Fragmento para leer
En ambos casos hay recursos públicos involucrados y es difícil que el usuario perciba la calidad efectiva de los servicios que recibe o de las políticas que buscan mejorar su situación. Esta información asimétrica hace que los mecanismos tradicionales para exigirla, como son la elección de una institución de educación superior o la votación en una elección política, sean imperfectos, por lo que las sociedades modernas los han complementado con sistemas orientados a asegurar calidad y eficiencia, fundamentalmente, los procesos de acreditación en un caso, o evaluación pública en el otro.
Las mismas deficiencias que el Gobierno ha detectado con elocuencia en las universidades, la población también las asocia con el funcionamiento de todo el sector público, por lo que ésta es una buena oportunidad para promover un fortalecimiento de la función de evaluación en la acción del Estado.
En un contexto donde la sociedad exige cada vez más demostrar que lo que se hace tiene el impacto deseado, la gestión de los recursos y la protección de la confianza pública deben incorporar la rendición de cuentas y la evaluación de los resultados. En el sector público se gestiona mucho y se evalúa poco, principalmente porque los mecanismos de rendición de cuentas, no sólo en el Ejecutivo, también en el Legislativo, son débiles.

Consigna 1
Extrae del fragmento sobre la evaluación en el sector público el pasaje que va de "En ambos casos" a "en el otro.", sin alterar ninguna palabra.
Consigna 2
Continúa el texto sobre la rendición de cuentas en el sector público a partir de su última oración.

Extracto de datos
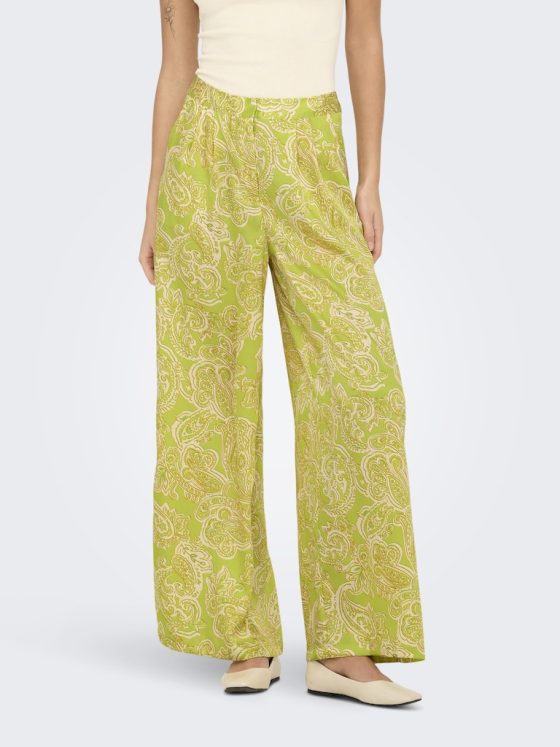 ONLY_Springsummer_4682697_15339991_6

Resultado 1
En ambos casos hay recursos públicos involucrados y es difícil que el usuario perciba la calidad efectiva de los servicios que recibe o de las políticas que buscan mejorar su situación. Esta información asimétrica hace que los mecanismos tradicionales para exigirla, como son la elección de una institución de educación superior o la votación en una elección política, sean imperfectos, por lo que las sociedades modernas los han complementado con sistemas orientados a asegurar calidad y eficiencia, fundamentalmente, los procesos de acreditación en un caso, o evaluación pública en el otro.

Resultado 2
En los casos en que se realiza alguna labor de evaluación, normalmente está desvinculada de los programas de mejora, por lo que el esfuerzo realizado termina en un conjunto de evidencia valiosa que luego se desaprovecha. En los países avanzados, los sistemas de rendición de cuentas, evaluación del impacto y mejora van de la mano.
Y para que la función de evaluación logre su objetivo en el proceso de ejecución de las políticas públicas, es necesario que cuente con un amplio respaldo político, lo que significa que ofrezca confianza a todos los sectores.
En síntesis, las mismas razones que el Gobierno está expresando para el perfeccionamiento a la ley sobre acreditación de las universidades, debiesen generar una iniciativa legal que exija que toda acción pública sea evaluada: la ejecución del gasto, las regulaciones; las inversiones; y las leyes. De este modo podemos asegurar que dicha acción está efectivamente logrando los resultados para los cuales fue diseñada.